Johann zynisch lachend und Kopf schüttelnd, aber in seiner Duckhaltung verbleibend: „Mei, woshostendogmacht???? Des hätt ma doch noch braucht!!!!!“
Guido ringt nach Worten - und Johann schier ewig grinsend mit seiner Fassung - bleibt aber seelenruhig: „Ich bin lernfähig – für die Zukunft weiß ich das. Ich dachte, dass bei so einem einschneidenden Ereignis der Kürbis … ich dachte…“

Horst hats auch schon gemerkt: Also, nee, da schmeißt der datt Käppschen vom Kürbis weg…“
Guido: „….also immer, wenn wie in Nürnberg damals alte Zöpfe abgeschnitten werden, geht’s doch nicht mehr als um Symbole...ok, mag ein schlechtes Beispiel sein...auf jeden Fall ums Lernen…ok...darum bin ich ja hier...im Zweifel"
Horst: „Datt Lernen hört nie auf!“

-

Ein schlechtes Wortspiel später würzt Johann ungeschickt-lakonisch dazu: „Wir verwerten alles – hähähähähähähähä….“ (schnell leiser werdend), während wieder einmal ein unbeschreibliches
(man ahnt es...)
durch die Menge brandet.
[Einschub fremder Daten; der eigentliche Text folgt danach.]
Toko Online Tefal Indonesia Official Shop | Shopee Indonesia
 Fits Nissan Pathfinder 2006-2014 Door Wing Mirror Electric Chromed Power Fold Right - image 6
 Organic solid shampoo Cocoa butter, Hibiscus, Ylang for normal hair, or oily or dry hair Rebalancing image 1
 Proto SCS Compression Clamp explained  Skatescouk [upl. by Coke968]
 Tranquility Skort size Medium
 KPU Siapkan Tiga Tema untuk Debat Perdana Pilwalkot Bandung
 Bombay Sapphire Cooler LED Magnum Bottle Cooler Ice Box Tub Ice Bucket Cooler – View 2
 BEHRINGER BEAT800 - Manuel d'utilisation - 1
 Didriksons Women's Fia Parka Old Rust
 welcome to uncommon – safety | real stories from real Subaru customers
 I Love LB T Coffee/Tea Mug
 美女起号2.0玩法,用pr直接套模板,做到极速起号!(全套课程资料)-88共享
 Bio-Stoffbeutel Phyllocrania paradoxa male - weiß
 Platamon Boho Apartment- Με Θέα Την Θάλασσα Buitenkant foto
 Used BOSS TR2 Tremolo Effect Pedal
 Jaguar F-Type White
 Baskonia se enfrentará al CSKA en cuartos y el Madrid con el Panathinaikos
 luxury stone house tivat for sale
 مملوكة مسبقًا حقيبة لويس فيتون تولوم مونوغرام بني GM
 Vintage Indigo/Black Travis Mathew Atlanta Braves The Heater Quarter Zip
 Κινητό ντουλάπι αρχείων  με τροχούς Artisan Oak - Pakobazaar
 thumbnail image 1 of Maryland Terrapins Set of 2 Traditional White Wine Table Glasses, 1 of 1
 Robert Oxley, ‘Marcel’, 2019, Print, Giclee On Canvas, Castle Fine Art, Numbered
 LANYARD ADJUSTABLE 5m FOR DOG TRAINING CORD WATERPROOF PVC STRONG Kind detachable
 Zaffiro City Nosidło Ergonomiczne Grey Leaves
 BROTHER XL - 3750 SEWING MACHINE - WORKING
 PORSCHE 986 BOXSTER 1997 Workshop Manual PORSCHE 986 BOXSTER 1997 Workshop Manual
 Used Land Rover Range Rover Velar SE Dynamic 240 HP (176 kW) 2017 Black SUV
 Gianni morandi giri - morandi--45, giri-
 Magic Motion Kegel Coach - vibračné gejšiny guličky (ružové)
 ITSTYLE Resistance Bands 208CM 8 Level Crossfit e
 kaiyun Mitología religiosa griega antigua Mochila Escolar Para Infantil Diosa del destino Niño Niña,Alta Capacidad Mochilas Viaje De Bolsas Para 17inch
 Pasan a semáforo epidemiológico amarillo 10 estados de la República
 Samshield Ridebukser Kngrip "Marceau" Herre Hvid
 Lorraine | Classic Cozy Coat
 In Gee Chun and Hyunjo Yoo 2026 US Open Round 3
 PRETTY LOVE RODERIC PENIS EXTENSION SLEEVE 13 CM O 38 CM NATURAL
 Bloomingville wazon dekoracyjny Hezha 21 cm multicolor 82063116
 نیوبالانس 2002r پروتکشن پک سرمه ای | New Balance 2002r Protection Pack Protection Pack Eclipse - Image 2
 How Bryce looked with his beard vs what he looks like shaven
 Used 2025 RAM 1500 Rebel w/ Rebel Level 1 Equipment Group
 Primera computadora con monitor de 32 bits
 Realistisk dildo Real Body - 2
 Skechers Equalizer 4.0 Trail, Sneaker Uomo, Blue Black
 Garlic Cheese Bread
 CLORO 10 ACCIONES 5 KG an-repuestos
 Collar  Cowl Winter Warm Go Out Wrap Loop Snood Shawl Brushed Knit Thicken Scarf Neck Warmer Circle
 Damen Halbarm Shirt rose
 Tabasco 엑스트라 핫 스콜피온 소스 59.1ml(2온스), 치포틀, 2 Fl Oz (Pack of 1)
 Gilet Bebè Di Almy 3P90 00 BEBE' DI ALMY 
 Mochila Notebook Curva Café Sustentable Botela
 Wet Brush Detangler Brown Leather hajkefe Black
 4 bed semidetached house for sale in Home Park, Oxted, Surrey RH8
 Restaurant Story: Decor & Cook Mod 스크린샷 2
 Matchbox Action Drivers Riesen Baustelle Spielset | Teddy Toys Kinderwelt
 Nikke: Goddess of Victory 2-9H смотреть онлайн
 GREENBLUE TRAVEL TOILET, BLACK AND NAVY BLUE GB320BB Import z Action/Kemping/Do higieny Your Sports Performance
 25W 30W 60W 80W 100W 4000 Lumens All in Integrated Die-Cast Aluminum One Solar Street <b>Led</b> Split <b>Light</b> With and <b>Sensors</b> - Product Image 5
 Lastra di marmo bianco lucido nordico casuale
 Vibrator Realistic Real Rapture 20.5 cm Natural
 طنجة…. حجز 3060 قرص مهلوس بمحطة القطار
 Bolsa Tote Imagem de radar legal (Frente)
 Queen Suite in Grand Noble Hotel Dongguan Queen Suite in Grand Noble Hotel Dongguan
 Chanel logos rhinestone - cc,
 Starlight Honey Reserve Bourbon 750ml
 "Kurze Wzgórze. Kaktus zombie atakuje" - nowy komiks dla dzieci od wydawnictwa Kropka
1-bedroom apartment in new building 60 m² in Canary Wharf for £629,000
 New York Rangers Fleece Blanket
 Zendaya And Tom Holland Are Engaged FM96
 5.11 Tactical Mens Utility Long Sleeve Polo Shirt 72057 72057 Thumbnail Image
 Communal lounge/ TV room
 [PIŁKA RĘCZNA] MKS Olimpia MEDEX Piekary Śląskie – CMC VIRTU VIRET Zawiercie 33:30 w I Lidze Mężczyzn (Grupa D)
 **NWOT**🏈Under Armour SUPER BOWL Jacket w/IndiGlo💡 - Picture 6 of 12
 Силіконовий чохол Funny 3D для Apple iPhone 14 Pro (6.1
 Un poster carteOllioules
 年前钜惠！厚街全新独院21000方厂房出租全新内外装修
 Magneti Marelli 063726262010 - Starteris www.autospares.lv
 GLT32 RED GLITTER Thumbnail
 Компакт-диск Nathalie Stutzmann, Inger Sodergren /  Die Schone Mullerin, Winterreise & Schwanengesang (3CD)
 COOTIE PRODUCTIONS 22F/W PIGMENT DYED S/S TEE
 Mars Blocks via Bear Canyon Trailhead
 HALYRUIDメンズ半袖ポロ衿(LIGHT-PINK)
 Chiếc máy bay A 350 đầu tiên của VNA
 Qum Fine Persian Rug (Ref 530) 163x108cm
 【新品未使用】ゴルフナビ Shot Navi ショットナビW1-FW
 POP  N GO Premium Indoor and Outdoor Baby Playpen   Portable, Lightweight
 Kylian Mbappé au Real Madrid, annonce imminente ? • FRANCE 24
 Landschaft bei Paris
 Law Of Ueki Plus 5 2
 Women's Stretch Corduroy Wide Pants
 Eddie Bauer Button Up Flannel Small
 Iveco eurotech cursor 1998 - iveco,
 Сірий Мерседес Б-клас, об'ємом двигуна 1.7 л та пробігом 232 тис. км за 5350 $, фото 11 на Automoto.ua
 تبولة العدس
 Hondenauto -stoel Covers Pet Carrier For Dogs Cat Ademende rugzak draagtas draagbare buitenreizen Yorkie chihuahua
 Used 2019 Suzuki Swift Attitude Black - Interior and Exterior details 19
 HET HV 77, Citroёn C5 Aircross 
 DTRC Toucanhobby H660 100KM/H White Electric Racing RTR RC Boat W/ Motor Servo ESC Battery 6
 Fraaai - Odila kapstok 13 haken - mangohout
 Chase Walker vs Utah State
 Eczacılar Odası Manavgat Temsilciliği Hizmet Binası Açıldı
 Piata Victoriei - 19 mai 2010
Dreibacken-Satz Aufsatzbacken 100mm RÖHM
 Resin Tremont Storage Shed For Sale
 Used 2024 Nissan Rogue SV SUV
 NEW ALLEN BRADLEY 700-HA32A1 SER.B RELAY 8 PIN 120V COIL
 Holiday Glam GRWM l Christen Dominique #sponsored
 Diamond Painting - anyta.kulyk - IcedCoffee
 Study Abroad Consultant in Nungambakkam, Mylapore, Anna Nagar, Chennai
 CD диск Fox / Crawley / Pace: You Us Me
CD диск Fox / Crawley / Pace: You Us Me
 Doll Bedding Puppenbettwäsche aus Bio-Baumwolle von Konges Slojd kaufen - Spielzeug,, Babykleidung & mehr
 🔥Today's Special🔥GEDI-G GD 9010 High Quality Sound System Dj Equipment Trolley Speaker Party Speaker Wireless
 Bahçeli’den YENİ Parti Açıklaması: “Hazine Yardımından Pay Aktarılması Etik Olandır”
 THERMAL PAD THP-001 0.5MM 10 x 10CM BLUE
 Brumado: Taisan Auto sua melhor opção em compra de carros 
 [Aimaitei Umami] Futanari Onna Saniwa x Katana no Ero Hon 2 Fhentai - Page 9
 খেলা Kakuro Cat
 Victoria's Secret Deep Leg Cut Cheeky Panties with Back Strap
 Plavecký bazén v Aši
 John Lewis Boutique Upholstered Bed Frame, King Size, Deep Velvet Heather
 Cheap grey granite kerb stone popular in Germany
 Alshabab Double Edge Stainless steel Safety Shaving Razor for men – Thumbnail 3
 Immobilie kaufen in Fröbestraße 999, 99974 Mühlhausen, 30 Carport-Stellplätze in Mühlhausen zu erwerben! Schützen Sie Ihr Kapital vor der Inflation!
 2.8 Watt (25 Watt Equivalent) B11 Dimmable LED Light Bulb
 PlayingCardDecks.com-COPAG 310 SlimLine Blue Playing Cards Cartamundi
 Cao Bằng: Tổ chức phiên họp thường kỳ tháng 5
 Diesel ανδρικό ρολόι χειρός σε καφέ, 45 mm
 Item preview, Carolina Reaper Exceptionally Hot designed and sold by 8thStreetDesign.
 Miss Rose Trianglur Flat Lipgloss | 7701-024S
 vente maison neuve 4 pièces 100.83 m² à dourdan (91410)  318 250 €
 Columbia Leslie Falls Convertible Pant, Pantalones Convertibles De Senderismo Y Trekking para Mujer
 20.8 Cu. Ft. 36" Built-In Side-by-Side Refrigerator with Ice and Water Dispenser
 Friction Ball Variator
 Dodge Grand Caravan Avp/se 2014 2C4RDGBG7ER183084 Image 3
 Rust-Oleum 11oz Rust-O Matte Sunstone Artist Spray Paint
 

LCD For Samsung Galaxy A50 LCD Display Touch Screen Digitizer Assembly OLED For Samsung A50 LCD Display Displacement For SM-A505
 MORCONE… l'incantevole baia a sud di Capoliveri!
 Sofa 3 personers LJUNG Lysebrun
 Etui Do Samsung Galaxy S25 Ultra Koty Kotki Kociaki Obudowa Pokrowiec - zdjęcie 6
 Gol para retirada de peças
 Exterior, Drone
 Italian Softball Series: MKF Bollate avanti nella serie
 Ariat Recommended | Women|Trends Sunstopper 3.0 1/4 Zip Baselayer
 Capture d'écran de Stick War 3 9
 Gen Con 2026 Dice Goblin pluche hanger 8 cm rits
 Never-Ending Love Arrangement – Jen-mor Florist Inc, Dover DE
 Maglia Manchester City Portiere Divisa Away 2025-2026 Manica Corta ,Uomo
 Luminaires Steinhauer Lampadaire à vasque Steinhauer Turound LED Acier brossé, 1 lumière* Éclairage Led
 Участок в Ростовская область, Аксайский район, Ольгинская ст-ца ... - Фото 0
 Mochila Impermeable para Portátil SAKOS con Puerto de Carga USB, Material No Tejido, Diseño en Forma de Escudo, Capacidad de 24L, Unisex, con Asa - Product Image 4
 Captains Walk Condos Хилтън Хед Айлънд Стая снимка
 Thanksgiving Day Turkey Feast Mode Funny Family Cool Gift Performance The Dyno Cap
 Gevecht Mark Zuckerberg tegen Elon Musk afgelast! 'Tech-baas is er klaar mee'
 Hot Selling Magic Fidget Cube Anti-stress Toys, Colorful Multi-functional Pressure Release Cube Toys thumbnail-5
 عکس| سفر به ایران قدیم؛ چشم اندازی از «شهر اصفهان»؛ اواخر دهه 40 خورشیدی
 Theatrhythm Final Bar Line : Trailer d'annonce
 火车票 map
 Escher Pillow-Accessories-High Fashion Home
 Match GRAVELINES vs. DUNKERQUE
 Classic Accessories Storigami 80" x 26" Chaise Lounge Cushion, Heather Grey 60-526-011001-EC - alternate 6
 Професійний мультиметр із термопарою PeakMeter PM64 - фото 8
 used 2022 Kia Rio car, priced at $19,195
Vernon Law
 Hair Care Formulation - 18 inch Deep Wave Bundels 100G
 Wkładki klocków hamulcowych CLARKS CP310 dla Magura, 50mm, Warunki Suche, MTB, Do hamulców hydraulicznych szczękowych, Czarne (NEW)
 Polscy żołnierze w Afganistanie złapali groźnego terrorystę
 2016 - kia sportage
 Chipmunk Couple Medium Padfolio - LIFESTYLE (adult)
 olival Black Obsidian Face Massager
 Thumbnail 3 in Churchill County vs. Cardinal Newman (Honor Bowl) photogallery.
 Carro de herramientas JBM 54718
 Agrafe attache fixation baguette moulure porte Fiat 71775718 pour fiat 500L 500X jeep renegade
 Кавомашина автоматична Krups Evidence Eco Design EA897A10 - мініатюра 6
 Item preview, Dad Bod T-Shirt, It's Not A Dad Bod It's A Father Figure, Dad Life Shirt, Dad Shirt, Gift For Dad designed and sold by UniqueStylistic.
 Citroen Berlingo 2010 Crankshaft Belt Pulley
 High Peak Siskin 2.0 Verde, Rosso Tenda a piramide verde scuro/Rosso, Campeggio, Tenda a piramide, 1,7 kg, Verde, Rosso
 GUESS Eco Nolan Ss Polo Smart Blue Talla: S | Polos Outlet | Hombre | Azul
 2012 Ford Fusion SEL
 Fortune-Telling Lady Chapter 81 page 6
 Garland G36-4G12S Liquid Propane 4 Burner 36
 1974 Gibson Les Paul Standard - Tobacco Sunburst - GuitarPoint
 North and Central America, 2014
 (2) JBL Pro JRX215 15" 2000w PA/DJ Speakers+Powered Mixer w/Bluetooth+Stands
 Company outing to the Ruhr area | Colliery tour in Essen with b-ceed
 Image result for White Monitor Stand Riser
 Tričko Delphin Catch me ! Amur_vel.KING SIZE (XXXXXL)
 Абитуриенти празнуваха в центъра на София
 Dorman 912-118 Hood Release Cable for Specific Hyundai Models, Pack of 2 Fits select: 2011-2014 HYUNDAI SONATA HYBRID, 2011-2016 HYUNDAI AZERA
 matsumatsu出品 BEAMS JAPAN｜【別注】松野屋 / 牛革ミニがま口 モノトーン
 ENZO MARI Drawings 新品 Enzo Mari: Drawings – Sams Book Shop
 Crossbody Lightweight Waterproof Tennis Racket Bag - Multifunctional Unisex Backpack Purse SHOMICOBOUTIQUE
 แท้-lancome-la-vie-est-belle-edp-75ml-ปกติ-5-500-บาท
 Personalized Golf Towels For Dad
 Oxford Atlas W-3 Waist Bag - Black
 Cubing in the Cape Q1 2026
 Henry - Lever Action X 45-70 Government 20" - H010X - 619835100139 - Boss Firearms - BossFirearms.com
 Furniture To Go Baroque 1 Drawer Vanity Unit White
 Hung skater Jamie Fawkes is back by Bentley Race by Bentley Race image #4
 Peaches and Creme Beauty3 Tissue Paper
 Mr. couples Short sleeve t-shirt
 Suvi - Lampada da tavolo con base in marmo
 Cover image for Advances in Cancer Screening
Er stellt hastig Gläschen auf die Anrichte, die das köstliche Gut aufnehmen sollen.

Es ist angerichtet

Ja, nun ist etwas angerichtet worden! Trotz zahlreicher Irrungen und Wirrungen hat die Professionalität im Küchenbetrieb gesiegt: Vollgekleckerte Tellerränder werden durch am Gürtel getragene Tücher abgewischt, wie der gewichste Schnurrbart Horsts und entsorgte Kürbiskäppchen wurden geschickt durch schicke ALDI-Gläschen ersetzt oder aus dem Glaswaren-Shop um die Ecke zu 19,95 €, weiß keiner, interessiert auch keinen: wichtig ist ja immer der Inhalt, wenn das Auge bereits satt ist und erst wenn das Medium keinen Inhalt hat, dann zählt das Aussehen. Im Zweifel das von gestandenen Männern, die so erfolgreich sind, dass sie den ganzen Tag lachen möchten. Lachen ist ja ansteckend, Erfolg leider nicht. Aber das Publikum gibt sich bereits mit guter Laune zufrieden, weil alles bei aller vermeintlicher Lockerheit doch bieder seriös und glaubhaft war. Einzig allerdings verbleibt die Hoffnung, dass nach der Wiedergeburt der zahllosen gefilmten Hausfrauen-Zaubereien aus den Fünfzigern und den Finessen eines Paul Bocuse aus den Siebzigern, dass nach der vielgestaltigen Auferstehung der Hand- und Heimwerkerriege auf zahllosen Unterklasse-Sendern, um die Sendezeit zu füllen, nicht auch noch andere Branchen auf den Fernsehschirm drängen.

Nicht auszumalen, wenn die Bestatterzunft künftig das perfekte, wenn auch das letzte Dinner für die Zuschauer sendetüchtig machen: "So halten Sie Ihre Leiche länger frisch" oder "Schminktipps für matschige Verstorbene". Aber wenn es doch so kommt, mag man sich damit trösten, dass einem letztlich der schlechte Geschmack einfach abgeschafft wird, wenn man nur noch auf harten Brotkanten herumkaut und sich alles in eine Trauerbegleitung für glückliche Erben auflöst. Mahlzeit!